# [Задание 1]
Какого числа был ранен Кондриков согласно фрагменту о его ранении?
# [Задание 2]
Определите, соответствуют ли фрагменту о ранении Кондрикова утверждения: (a) на момент ранения Кондрикову шел 32-й год; (b) осколок пробил только каску; (c) Кондрикова отправили в Ростов. Для каждого утверждения укажите «да» или «нет» и приведите дословную цитату из фрагмента.
# [Задание 3]
Продолжите рассказ о ранении Кондрикова, начав сразу после его последнего предложения.

# [Исходный фрагмент]
-=-=-

А ранило его, что обидно, когда наши перешли в наступление. И день-то был праздничный – 23 февраля 1943 года. Не зря он праздники не любил. Хотя и тут, можно сказать, повезло – осколок с палец величиной пробил ложе автомата, каску и, уже обессиленный, впился в затылок. Валялся гвардеец в медсанбате без особых надежд на выздоровление. Ранение оказалось все же тяжелым, он слеп и глох. Но стояла распутица, дороги перекрыли, раненых отправляли в город небольшими партиями. Кондрикова записали в «деды», что-то напутав, он не спорил и о спасении не просил. На самом деле шел ему тогда 32-й год, но был он учителем, а рядом умирали совсем мальчишки – почти такие же, как его ученики. Когда пришел парикмахер, он встал с расстеленного на полу матраса, решив подготовиться к смерти. Только-только подстригся-побрился, как его увидела главный военврач медсанбата. Удивилась: «Новенький?» Потом руками всплеснула: «Господи, я ж думала, ты старик совсем». Его отправили в Пятигорск со следующей же партией.

-=-=-

# [Данные]
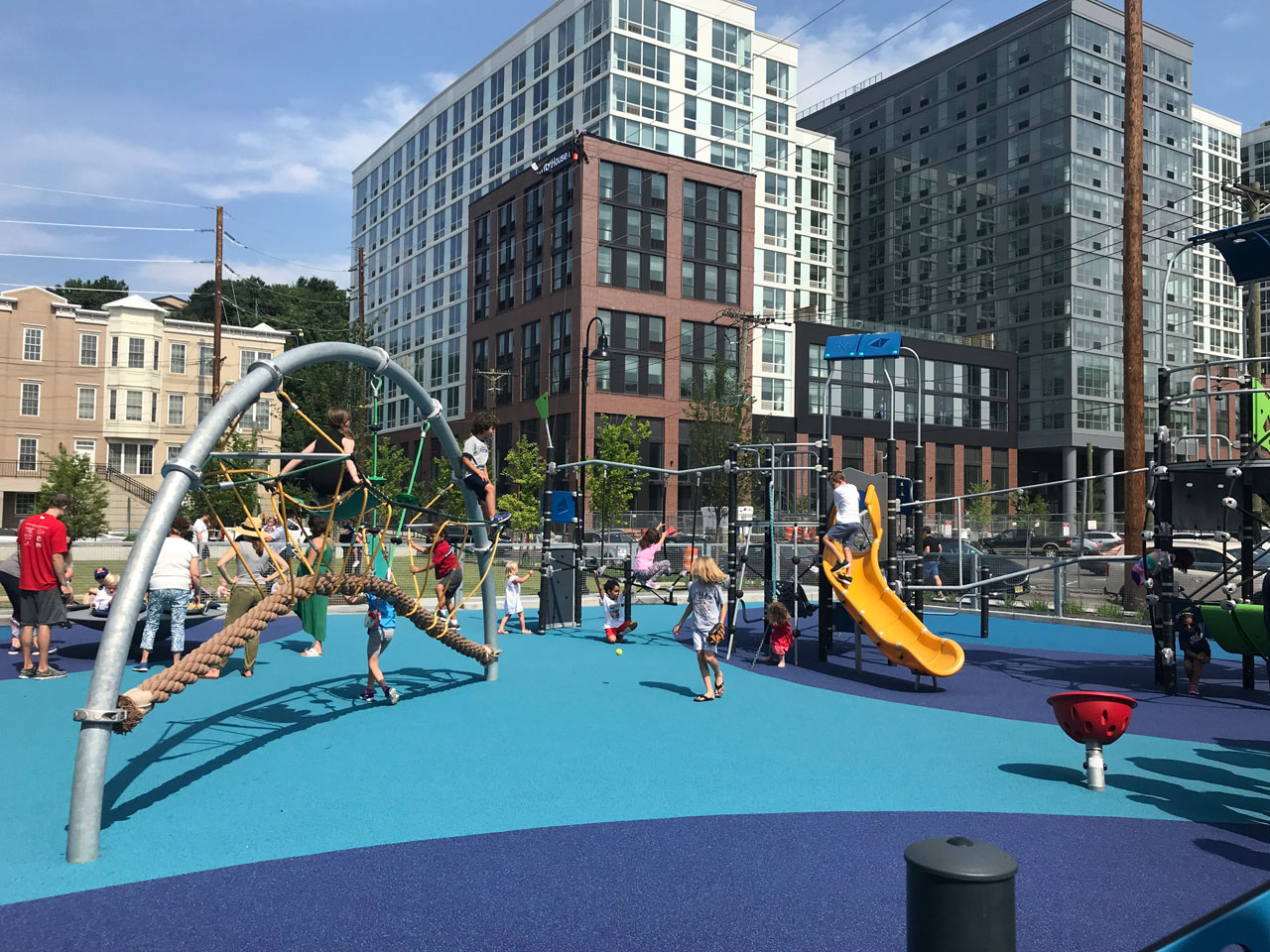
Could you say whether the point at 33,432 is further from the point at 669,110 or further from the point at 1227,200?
the point at 1227,200

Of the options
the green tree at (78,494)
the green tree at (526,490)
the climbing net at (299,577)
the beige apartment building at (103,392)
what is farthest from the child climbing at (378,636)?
the beige apartment building at (103,392)

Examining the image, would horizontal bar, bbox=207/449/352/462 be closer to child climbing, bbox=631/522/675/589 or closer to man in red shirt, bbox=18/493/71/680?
man in red shirt, bbox=18/493/71/680

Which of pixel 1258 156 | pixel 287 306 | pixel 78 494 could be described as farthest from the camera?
pixel 1258 156

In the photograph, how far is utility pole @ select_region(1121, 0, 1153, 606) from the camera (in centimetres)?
1883

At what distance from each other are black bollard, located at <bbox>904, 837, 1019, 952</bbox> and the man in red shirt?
12.4 metres

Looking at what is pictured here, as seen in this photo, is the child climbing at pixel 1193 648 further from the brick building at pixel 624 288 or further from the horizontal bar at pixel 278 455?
the brick building at pixel 624 288

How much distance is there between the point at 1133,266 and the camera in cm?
1941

-=-=-

# [Ответ 1]
23 февраля 1943 года.

# [Ответ 2]
(a) Да: «На самом деле шел ему тогда 32-й год».
(b) Нет: «осколок с палец величиной пробил ложе автомата, каску и, уже обессиленный, впился в затылок».
(c) Нет: «Его отправили в Пятигорск со следующей же партией».

# [Ответ 3]
Лечился он долго – почти четыре года. Лежать позволить себе не мог, но, слава Богу, руки помнили отцовскую науку – стал катать валенки. Как только начал немного слышать и видеть, поступил заочно в Мичуринский педагогический институт на литературный факультет, хотя и пугали врачи осложнениями. Директорствовал, преподавал литературу в школах Кавказа и Казахстана до 9 мая 1965 года. В единственный праздник, уважаемый Михаилом Васильевичем, умерла жена. Достала ее война через 40 лет – сказались голодные сиротские годы. И стал для него этот день еще торжественнее и еще печальнее.
Кондриков уехал в Омск к детям. И… поступил в Омский педагогический институт на исторический факультет. Вместе с младшим сыном. Только тот учился очно, а отец – заочно. Его назначили директором школы, которой не было – за месяц нужно было достроить третий этаж. Родина сказала «надо», и он стал на время прорабом. Успел, хотя к моменту сдачи приемная комиссия обнаружила 180 недоделок. Но учить детей надо – школа №134 была рассчитана на 1200 человек, а принять пришлось 1700.
Михаил Васильевич дает мне полный отчет по успеваемости – сколько золотых медалей было в 60-м, сколько троечников в 70-м. Он помнит все и немножко гордится этим. Хотя видно, что устал. Я спрашиваю о лучших учениках, и, кажется, напрасно. Он трет глаза и вдруг забывает все фамилии. Расстраивается ужасно, но тут же вскидывает голову: «Жил я по-настоящему, себя не жалел ради дела». Мне горько, что, сама того не желая, обидела доброго человека. Но едва успеваю добраться до дому, как звонит Михаил Васильевич. Спрашивает, хорошо ли доехала, сетует, что мало съела, а потом диктует… целый список лучших учеников 134-й школы. И смеется, довольный: «Ничего, старая гвардия не сдается! Еще поспорю с судьбой».